* [Hedef]: Yalnızlık üzerine yazıdan "Selamımız bile karşılıksız, tıpkı" sözleriyle başlayıp "mahiriz gönüllerimiz arasına." sözlerine kadar süren kısmı harfi harfine aktarın.

* [Metin bölümü]:
:::::
Artan yalnızlığımız
Günden güne artan yalnızlığımız bir girdap gibi ha bire bizi içine çekmekte. Kendi sesimizi dinliyor, kendi kendimizle dertleşiyoruz. Kendi türkümüzle efkârlanıp, kendi ağıtımızla ağlıyor, kendi kendimizi teselli ederek yine kendi iç dünyamızda huzur arıyoruz.
Bizi bu denli yalnızlaştıran nedir diye düşündüğüm
de o kadar çok şey aklıma geliyor ki…
Uzattığımız elimizin boşlukta kalmasından tutun
hiçbir menfaate müteallik olmayan hasbi sevgimizin bile iadesi ile karşı
karşıyayız. Sadece sevgi mi? Meziyetlerinden dolayı bir hakkın iadesi manasında
duyduğumuz hayranlıklar, hissettiğimiz saygı dahi kabule şayan olamadığı için
bize tekrar iade olunuyor. Tıpkı adreste bulunamayan kişiye gönderilen kargonun
gönderildiği adrese iadesi gibi.
Selamımız bile karşılıksız, tıpkı Fuzuli’nin “Selam verdim, rüşvet değildir diye
almadılar” dediği gibi. Kendi selamımızı da kendimiz alıyoruz.
Attığımız her adımın “arkasında ne var acaba?”
sualiyle adeta durdurulduğu ve hatta geri çevrildiği bir zamandayız.
Hep mesafeler koymakla mahiriz gönüllerimiz arasına.
Ağzımızdan çıkan bir kelimenin karşımızdaki muhatapta yapacağı tahribatı,
inkisarı düşünmeden, hesap etmeden gayret hoyratça kullanabiliyor ve bunu da
bir mertlik ve dobralık olarak değerlendirebiliyoruz. Ama birisi aynısını
yaptığında da vaveyla ediyor, asumanı titretiyoruz.
:::::
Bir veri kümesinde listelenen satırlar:
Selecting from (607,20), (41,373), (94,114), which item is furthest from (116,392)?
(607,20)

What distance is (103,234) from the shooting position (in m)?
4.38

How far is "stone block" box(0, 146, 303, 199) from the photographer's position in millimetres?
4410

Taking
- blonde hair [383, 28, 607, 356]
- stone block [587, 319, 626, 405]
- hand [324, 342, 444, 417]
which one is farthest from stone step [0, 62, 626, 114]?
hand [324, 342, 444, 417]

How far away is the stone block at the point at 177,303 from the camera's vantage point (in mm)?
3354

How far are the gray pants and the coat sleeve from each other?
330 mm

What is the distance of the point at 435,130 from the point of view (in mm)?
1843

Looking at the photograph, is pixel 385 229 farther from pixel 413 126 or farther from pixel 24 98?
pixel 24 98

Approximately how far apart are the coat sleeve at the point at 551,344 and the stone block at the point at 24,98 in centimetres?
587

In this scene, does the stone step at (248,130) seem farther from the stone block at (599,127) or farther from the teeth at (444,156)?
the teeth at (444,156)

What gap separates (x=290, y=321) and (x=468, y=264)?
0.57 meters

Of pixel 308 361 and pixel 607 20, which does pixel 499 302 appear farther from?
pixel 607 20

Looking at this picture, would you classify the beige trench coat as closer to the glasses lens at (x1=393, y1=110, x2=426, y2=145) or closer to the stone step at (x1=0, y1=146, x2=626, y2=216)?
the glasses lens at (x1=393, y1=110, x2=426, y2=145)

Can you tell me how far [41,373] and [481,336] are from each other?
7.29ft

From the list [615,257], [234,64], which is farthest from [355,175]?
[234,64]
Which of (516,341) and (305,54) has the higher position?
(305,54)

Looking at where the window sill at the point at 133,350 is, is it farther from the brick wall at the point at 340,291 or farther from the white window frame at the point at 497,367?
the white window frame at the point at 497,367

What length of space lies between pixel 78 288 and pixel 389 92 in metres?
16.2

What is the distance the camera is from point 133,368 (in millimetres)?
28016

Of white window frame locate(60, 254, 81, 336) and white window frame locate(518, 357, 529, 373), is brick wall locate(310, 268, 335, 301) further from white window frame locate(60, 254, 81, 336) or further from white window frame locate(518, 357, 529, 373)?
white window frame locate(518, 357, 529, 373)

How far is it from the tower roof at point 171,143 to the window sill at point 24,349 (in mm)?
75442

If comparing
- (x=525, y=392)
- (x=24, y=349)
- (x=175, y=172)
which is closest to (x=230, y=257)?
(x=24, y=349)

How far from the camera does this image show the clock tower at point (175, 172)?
:::::
* [Yazılı çözüm]:
Selamımız bile karşılıksız, tıpkı Fuzuli’nin “Selam verdim, rüşvet değildir diye
almadılar” dediği gibi. Kendi selamımızı da kendimiz alıyoruz.
Attığımız her adımın “arkasında ne var acaba?”
sualiyle adeta durdurulduğu ve hatta geri çevrildiği bir zamandayız.
Hep mesafeler koymakla mahiriz gönüllerimiz arasına.